What David could have done in the above example is to leave the business in a discretionary trust with his wife and children as potential beneficiaries. If business property is left in a discretionary trust, HMRC will make a decision as to whether it qualifies for Business Property Relief. They would not normally make this decision if the surviving spouse or civil partner inherited the business, because the spouse exemption means no Inheritance Tax would be due (regardless of whether the business qualified for the relief or not). HMRC only makes a decision where there is a possibility that tax could be do.
This decision from HMRC is valuable as it allows for future estate planning by the survivor.
If HMRC rules that the business qualifies for the relief, it will be available to benefit both the surviving spouse and children going forward. Whilst the property does qualify, there are no ongoing Inheritance Tax charges. The business or a part of it can be given to any of the beneficiaries whenever it is deemed appropriate. If the survivor decides to sell the business to release some of its value, the majority of the proceeds can remain in the trust and do not need to form a part of the survivor’s estate. Whilst the proceeds will begin to attract ongoing Inheritance Tax charges (maximum 6% every 10 years) they are often preferable to a 40% charge on the survivor’s death.
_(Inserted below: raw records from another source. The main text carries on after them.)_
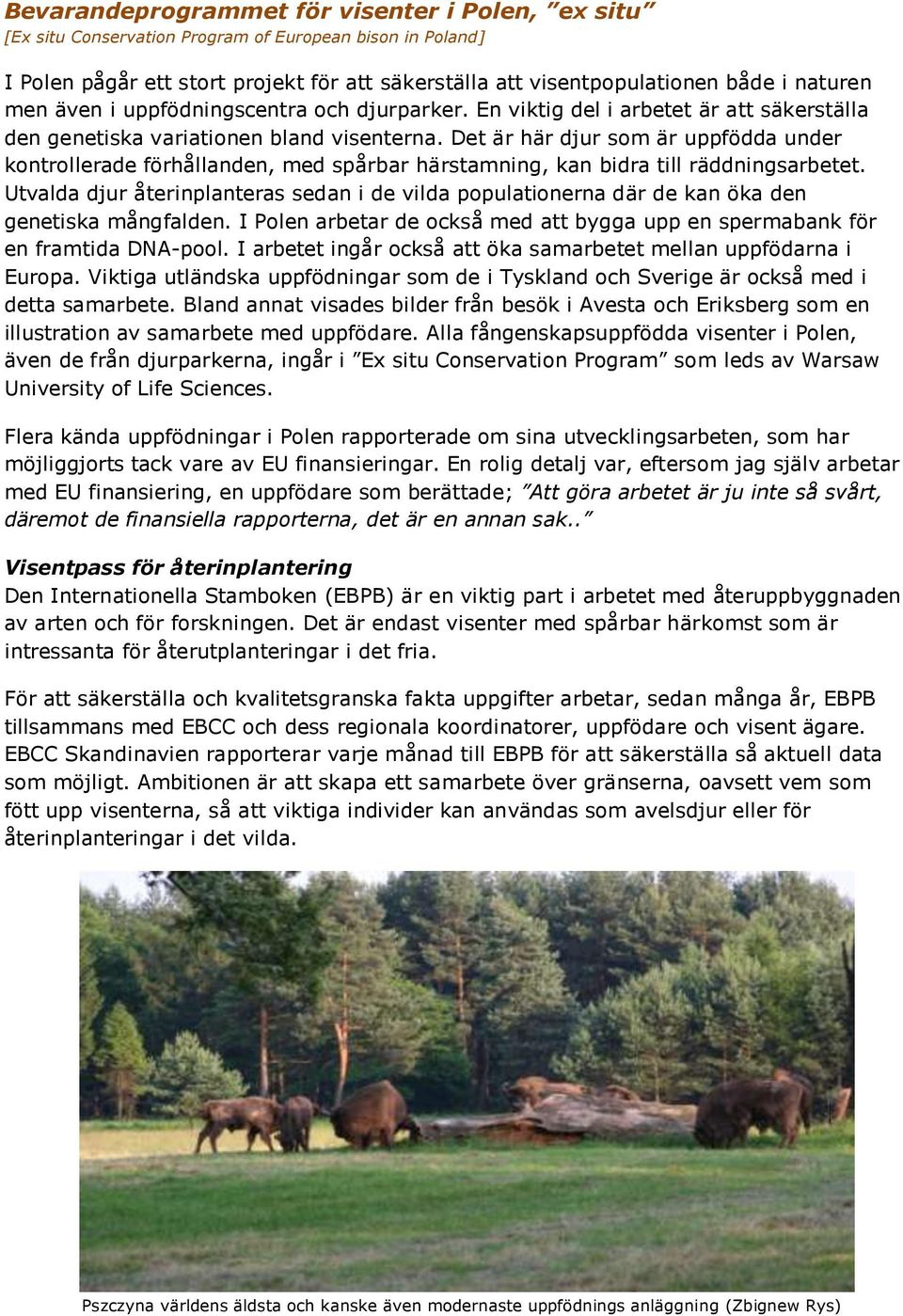 Bevarandeprogrammet för visenter i Polen, ”ex situ”
[Ex situ Conservation Program of European bison in Poland]

I Polen pågår ett stort projekt för att säkerställa att visentpopulationen både i naturen men även i uppfödningscentra och djurparker. En viktig del i arbetet är att säkerställa den genetiska variationen bland visenterna. Det är här djur som är uppfödda under kontrollerade förhållanden, med spårbar härstamning, kan bidra till räddningsarbetet. Utvalda djur återinplanteras sedan i de vilda populationerna där de kan öka den genetiska mångfalden. I Polen arbetar de också med att bygga upp en spermabank för en framtida DNA-pool. I arbetet ingår också att öka samarbetet mellan uppfödarna i Europa. Viktiga utländska uppfödningar som de i Tyskland och Sverige är också med i detta samarbete. Bland annat visades bilder från besök i Avesta och Eriksberg som en illustration av samarbete med uppfödare. Alla fångenskapsuppfödda visenter i Polen, även de från djurparkerna, ingår i ”Ex situ Conservation Program” som leds av Warsaw University of Life Sciences.

Flera kända uppfödningar i Polen rapporterade om sina utvecklingsarbeten, som har möjliggjorts tack vare av EU finansieringar. En rolig detalj var, eftersom jag själv arbetar med EU finansiering, en uppfödare som berättade; ”Att göra arbetet är ju inte så svårt, däremot de finansiella rapporterna, det är en annan sak..”

Visentpass för återinplantering
Den Internationella Stamboken (EBPB) är en viktig part i arbetet med återuppbyggnaden av arten och för forskningen. Det är endast visenter med spårbar härkomst som är intressanta för återutplanteringar i det fria.

För att säkerställa och kvalitetsgranska fakta uppgifter arbetar, sedan många år, EBPB tillsammans med EBCC och dess regionala koordinatorer, uppfödare och visent ägare. EBCC Skandinavien rapporterar varje månad till EBPB för att säkerställa så aktuell data som möjligt. Ambitionen är att skapa ett samarbete över gränserna, oavsett vem som fött upp visenterna, så att viktiga individer kan användas som avelsdjur eller för återinplanteringar i det vilda.

Pszczyna världens äldsta och kanske även modernaste uppfödnings anläggning (Zbignew Rys)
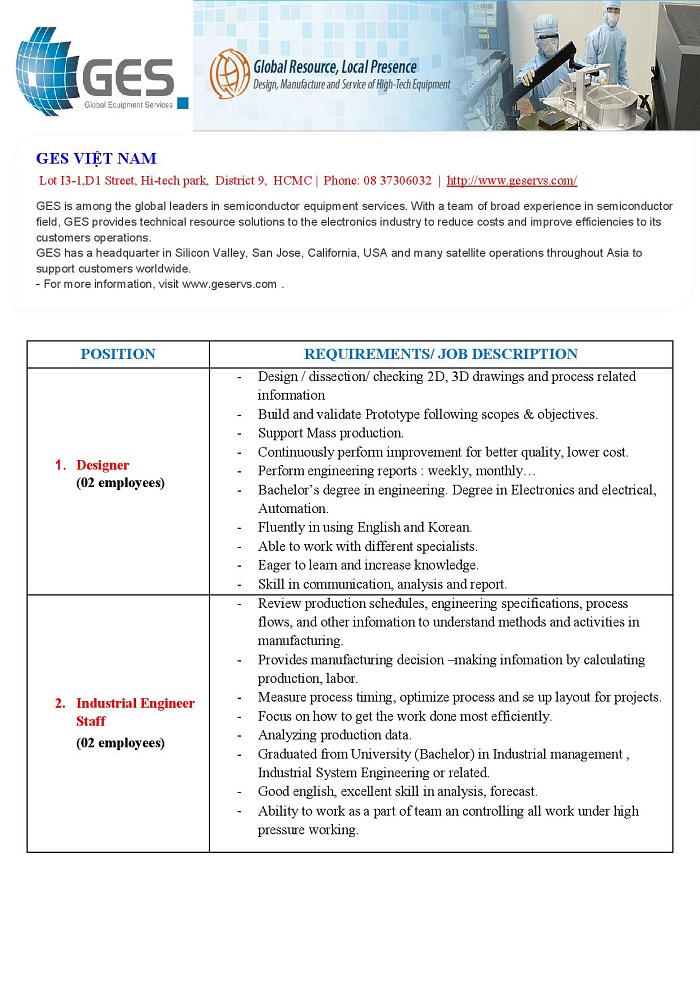 GES
Global Equipment Services

Global Resource, Local Presence
Design, Manufacture and Service of High-Tech Equipment

GES VIỆT NAM
Lot I3-1,D1 Street, Hi-tech park, District 9, HCMC | Phone: 08 37306032 | http://www.geservs.com/

GES is among the global leaders in semiconductor equipment services. With a team of broad experience in semiconductor field, GES provides technical resource solutions to the electronics industry to reduce costs and improve efficiencies to its customers operations.
GES has a headquarter in Silicon Valley, San Jose, California, USA and many satellite operations throughout Asia to support customers worldwide.
- For more information, visit www.geservs.com .

| POSITION | REQUIREMENTS/ JOB DESCRIPTION |
|---|---|
| 1. Designer (02 employees) | - Design / dissection/ checking 2D, 3D drawings and process related information<br>- Build and validate Prototype following scopes & objectives.<br>- Support Mass production.<br>- Continuously perform improvement for better quality, lower cost.<br>- Perform engineering reports : weekly, monthly…<br>- Bachelor's degree in engineering. Degree in Electronics and electrical, Automation.<br>- Fluently in using English and Korean.<br>- Able to work with different specialists.<br>- Eager to learn and increase knowledge.<br>- Skill in communication, analysis and report. |
| 2. Industrial Engineer Staff (02 employees) | - Review production schedules, engineering specifications, process flows, and other infomation to understand methods and activities in manufacturing.<br>- Provides manufacturing decision –making infomation by calculating production, labor.<br>- Measure process timing, optimize process and se up layout for projects.<br>- Focus on how to get the work done most efficiently.<br>- Analyzing production data.<br>- Graduated from University (Bachelor) in Industrial management , Industrial System Engineering or related.<br>- Good english, excellent skill in analysis, forecast.<br>- Ability to work as a part of team an controlling all work under high pressure working. |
If, on the other hand, HMRC rule that the business does not qualify for Business Property Relief, the trustees can distribute the business to the surviving spouse or civil partner within two years of the first-to-die’s death. The effect of this is that the gift is ‘written back into the Will’ as if this is what the first-to-die intended all along – and the gift then attracts the spouse exemption (Section 144, IHTA 1984). The survivor would then need to consider other ways to reduce the Inheritance Tax bill that will be charged on their estate.
When a director is owed a debt
Business are sometimes financed by loans from their shareholder directors. However, a credit balance on a directors’ loan account (or a current account) will not be eligible for Business Property Relief. It is sometimes therefore beneficial to convert these balances to share capital. This is illustrated by the case of Vinton v HMRC (2008).
The Deceased owned 750,500 shares in Wilton Antiques Ltd which benefited from 100% Business Property Relief. The Deceased also was owed £300,000 by the Company by way of a director’s loan. Director’s loans do not qualify for the relief.
A few days before their death, the Deceased took up a rights issue under which they were allocated 300,000 further company shares, to satisfy the Director’s loan. As a consequence of the share reorganisation rules, these new shares were equated with her original holding therefore attracted full Business Property Relief on her death, even though they were owned for less than one week.
This shows that where appropriate, it may be beneficial to convert a Director’s loan into share capital to benefit from the relief.